──────── The data ────────

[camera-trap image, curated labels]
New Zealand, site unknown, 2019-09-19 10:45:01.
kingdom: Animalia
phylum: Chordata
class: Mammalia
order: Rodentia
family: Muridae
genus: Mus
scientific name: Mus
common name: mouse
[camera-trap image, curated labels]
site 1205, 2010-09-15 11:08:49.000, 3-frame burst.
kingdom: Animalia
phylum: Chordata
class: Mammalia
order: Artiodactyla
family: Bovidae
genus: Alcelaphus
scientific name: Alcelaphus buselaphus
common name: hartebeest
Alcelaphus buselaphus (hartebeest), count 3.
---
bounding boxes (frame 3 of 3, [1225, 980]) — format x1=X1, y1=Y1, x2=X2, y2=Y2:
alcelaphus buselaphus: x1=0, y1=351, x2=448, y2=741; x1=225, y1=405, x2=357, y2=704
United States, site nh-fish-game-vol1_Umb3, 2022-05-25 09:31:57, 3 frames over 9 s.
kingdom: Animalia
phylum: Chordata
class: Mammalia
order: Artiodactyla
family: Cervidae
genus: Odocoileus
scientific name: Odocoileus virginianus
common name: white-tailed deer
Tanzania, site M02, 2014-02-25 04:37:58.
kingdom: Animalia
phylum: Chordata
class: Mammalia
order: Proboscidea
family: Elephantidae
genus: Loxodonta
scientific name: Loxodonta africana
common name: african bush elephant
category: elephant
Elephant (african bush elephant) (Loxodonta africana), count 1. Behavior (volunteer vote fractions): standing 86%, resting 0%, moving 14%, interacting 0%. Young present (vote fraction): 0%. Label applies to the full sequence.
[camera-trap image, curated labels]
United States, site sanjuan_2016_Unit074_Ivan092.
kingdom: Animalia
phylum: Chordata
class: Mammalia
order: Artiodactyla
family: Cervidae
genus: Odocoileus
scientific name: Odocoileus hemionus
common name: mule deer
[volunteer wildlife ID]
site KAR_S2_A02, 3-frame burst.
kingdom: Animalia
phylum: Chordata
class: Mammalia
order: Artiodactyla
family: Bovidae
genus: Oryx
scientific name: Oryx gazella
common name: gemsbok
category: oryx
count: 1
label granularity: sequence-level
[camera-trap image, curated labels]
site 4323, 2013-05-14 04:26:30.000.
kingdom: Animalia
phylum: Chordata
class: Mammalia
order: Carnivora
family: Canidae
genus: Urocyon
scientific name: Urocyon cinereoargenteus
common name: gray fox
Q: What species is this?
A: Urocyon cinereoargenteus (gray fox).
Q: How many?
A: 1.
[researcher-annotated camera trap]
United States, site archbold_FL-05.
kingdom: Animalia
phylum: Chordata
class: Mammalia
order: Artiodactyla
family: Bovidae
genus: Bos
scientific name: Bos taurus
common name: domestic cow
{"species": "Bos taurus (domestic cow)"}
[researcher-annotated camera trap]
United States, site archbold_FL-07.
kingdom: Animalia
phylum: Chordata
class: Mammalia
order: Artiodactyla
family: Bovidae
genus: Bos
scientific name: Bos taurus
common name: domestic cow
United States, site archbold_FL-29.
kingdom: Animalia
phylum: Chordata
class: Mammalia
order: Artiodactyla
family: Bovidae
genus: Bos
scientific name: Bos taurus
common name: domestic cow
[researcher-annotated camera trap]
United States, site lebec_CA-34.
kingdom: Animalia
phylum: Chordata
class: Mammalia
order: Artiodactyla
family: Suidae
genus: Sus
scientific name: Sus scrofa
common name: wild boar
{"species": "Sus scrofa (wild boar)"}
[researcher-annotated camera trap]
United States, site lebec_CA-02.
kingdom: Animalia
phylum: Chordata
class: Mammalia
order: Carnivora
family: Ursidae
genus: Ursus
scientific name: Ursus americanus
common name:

────────

• What you should do
Repeat only what lies between the first line of the data and the line containing "family: Canidae", both of those lines included, exactly as it stands.

• Output
[camera-trap image, curated labels]
New Zealand, site unknown, 2019-09-19 10:45:01.
kingdom: Animalia
phylum: Chordata
class: Mammalia
order: Rodentia
family: Muridae
genus: Mus
scientific name: Mus
common name: mouse
[camera-trap image, curated labels]
site 1205, 2010-09-15 11:08:49.000, 3-frame burst.
kingdom: Animalia
phylum: Chordata
class: Mammalia
order: Artiodactyla
family: Bovidae
genus: Alcelaphus
scientific name: Alcelaphus buselaphus
common name: hartebeest
Alcelaphus buselaphus (hartebeest), count 3.
---
bounding boxes (frame 3 of 3, [1225, 980]) — format x1=X1, y1=Y1, x2=X2, y2=Y2:
alcelaphus buselaphus: x1=0, y1=351, x2=448, y2=741; x1=225, y1=405, x2=357, y2=704
United States, site nh-fish-game-vol1_Umb3, 2022-05-25 09:31:57, 3 frames over 9 s.
kingdom: Animalia
phylum: Chordata
class: Mammalia
order: Artiodactyla
family: Cervidae
genus: Odocoileus
scientific name: Odocoileus virginianus
common name: white-tailed deer
Tanzania, site M02, 2014-02-25 04:37:58.
kingdom: Animalia
phylum: Chordata
class: Mammalia
order: Proboscidea
family: Elephantidae
genus: Loxodonta
scientific name: Loxodonta africana
common name: african bush elephant
category: elephant
Elephant (african bush elephant) (Loxodonta africana), count 1. Behavior (volunteer vote fractions): standing 86%, resting 0%, moving 14%, interacting 0%. Young present (vote fraction): 0%. Label applies to the full sequence.
[camera-trap image, curated labels]
United States, site sanjuan_2016_Unit074_Ivan092.
kingdom: Animalia
phylum: Chordata
class: Mammalia
order: Artiodactyla
family: Cervidae
genus: Odocoileus
scientific name: Odocoileus hemionus
common name: mule deer
[volunteer wildlife ID]
site KAR_S2_A02, 3-frame burst.
kingdom: Animalia
phylum: Chordata
class: Mammalia
order: Artiodactyla
family: Bovidae
genus: Oryx
scientific name: Oryx gazella
common name: gemsbok
category: oryx
count: 1
label granularity: sequence-level
[camera-trap image, curated labels]
site 4323, 2013-05-14 04:26:30.000.
kingdom: Animalia
phylum: Chordata
class: Mammalia
order: Carnivora
family: Canidae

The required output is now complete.